Allein unter 1,3 Milliarden: Eine chinesische Reise von Shanghai bis Kathmandu
Qutang-Schlucht. Die letzte der drei Schluchten erstreckt sich von Wushan bis nach Fengjie. Sie ist die imposanteste, und ihre Passage galt bis zur Flutung des Stausees als sehr gefährlich. Ich aber bekomme von der Schlucht nichts mit, denn mittlerweile ist es völlig dunkel.
Ich gehe zurück in meine Kabine, weil ich das Gefühl habe, dass die anderen Passagiere mich nach Einbruch der Dunkelheit noch feindseliger und gemeiner anblicken. Ich verstehe wirklich nicht, was los ist. Offenbar hält man meine Anwesenheit für eine Provokation. Vielleicht soll ich das alles hier nicht sehen: die engen Kabinen, den defekten Wassertank, aus dem kochendes Wasser spritzt, den ganzen Rost. Aber ich bin’s doch, will ich den Leuten zurufen, euer alter Laowai-Superstar und Heilsbringer, den ihr schon hunderttausendmal mit euren Hello-Hosiannas grüßtet. Kennt ihr mich denn nicht mehr?
Ich lege mich auf mein Bett, öffne eine Dose Tsingtao und starre in die schwarze Nacht da draußen. Nur am rechten Flussufer leuchten schwach die Lampen grüner Bojen. Dann flammt auf der Brücke ein Suchscheinwerfer auf, dessen dünner Kegel die Felsen abtastet. Und während mein Blick dem Licht folgt, kriege ich Schiss. Nie habe ich mich auf meiner Reise einsamer gefühlt als auf diesem Schiff. Und ich habe keine Ahnung, was mir noch bevorsteht, wenn ich nachher mitten in der Nacht von Bord gehen muss. Ich hasse es, an einem unbekannten Ziel nachts anzukommen. Wenn es doch bloß nicht regnen würde. Doch statt schwächer wird der Regen immer stärker. Und plötzlich fällt mir ein, woran mich das hier alles erinnert. Es ist wie in «Apocalypse Now», nur dass Jim Morrison noch nicht angefangen hat, im Off «The End» zu singen. Ich bin Captain Willard und fahre in geheimer Mission den Mekong hoch. Es regnet wie bekloppt, ich bin von Feinden umzingelt, und am Ende meiner Flussfahrt wartet auf mich der grausame und verrückte Colonel Kurtz. Die große Frage lautet: Wer wird mein Kurtz in Fengjie sein?

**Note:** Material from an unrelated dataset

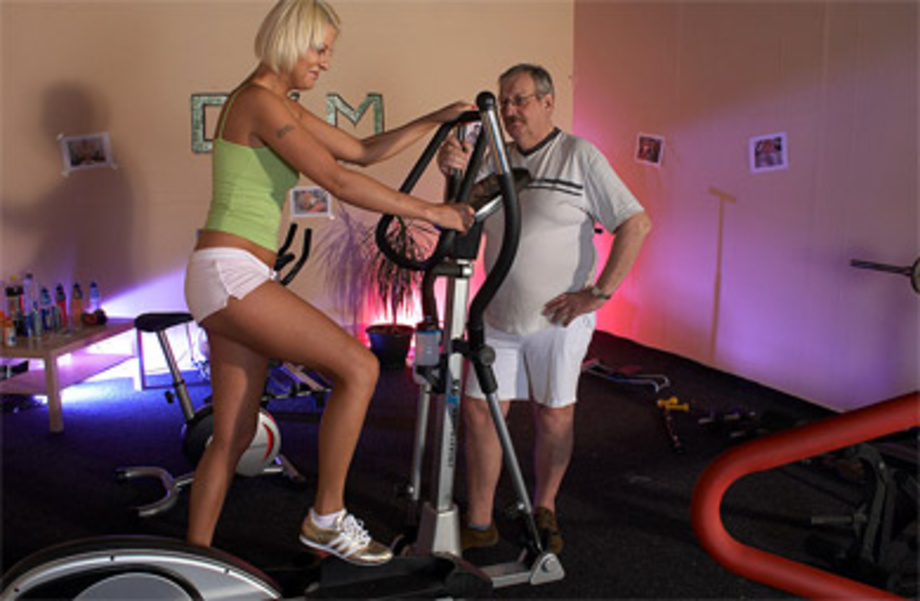 Local Gym Trainer Fucking A Hot Willing Teenage Sweetie -5751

Die große Frage beantwortet sich nach Mitternacht, und meine Angst war voll berechtigt. Colonel Kurtz ist noch viel grauenhafter, als ich mir das hätte ausmalen können. Eine dicke Frau mit Brille teufelt auf mich ein und zerrt an mir herum, während ich mich mit meinem schweren Gepäck geschätzte eintausend Treppenstufen nach Fengjie hinaufquäle. «Da binguan – tai pianyi!», schreit Frau Colonel Kurtz mir ins Ohr, großes Hotel – sehr billig! – «Ich will dein Hotel nicht, geh weg», ächze ich zurück. Nach der Übernachtung bei Frau Schlepperin in Tongli habe ich mir geschworen, mich niemals mehr abschleppen zu lassen und schon gar nicht in einer Malaria-und Gangsterstadt. Das Dumme ist nur, dass ich nach den ersten hundert Stufen unter meinem Gepäck fast zusammenbreche. Ausgerechnet heute ist es besonders schwer, weil ich auf der Fahrt bis auf das Bier von meinem bescheuerten Expeditionsproviant nichts verbraucht habe. Die dicke Frau Colonel aber springt neben mir die Stufen hinauf wie ein junges Reh. Die lange Treppe endet in einem Empfangsgebäude, in dessen Innerem noch mehr Treppen warten. Tapfer stapfe ich weiter, während sich Frau Kurtz aufs Flöten verlegt: «Mein Hotel ist ganz nah. Komm, gib mir was von deinem Gepäck.» Endlich stehe ich vollkommen schweißgebadet auf einer Straße. Doch als ich sehe, dass kein Hotel in Sichtweite ist, es keine Taxis gibt und es in den Rest der Stadt noch weiter hinaufgeht, gebe ich auf. «Okay, ich sehe mir das Zimmer an.» Wenn ich es nicht will, kann ich ja immer noch woandershin gehen.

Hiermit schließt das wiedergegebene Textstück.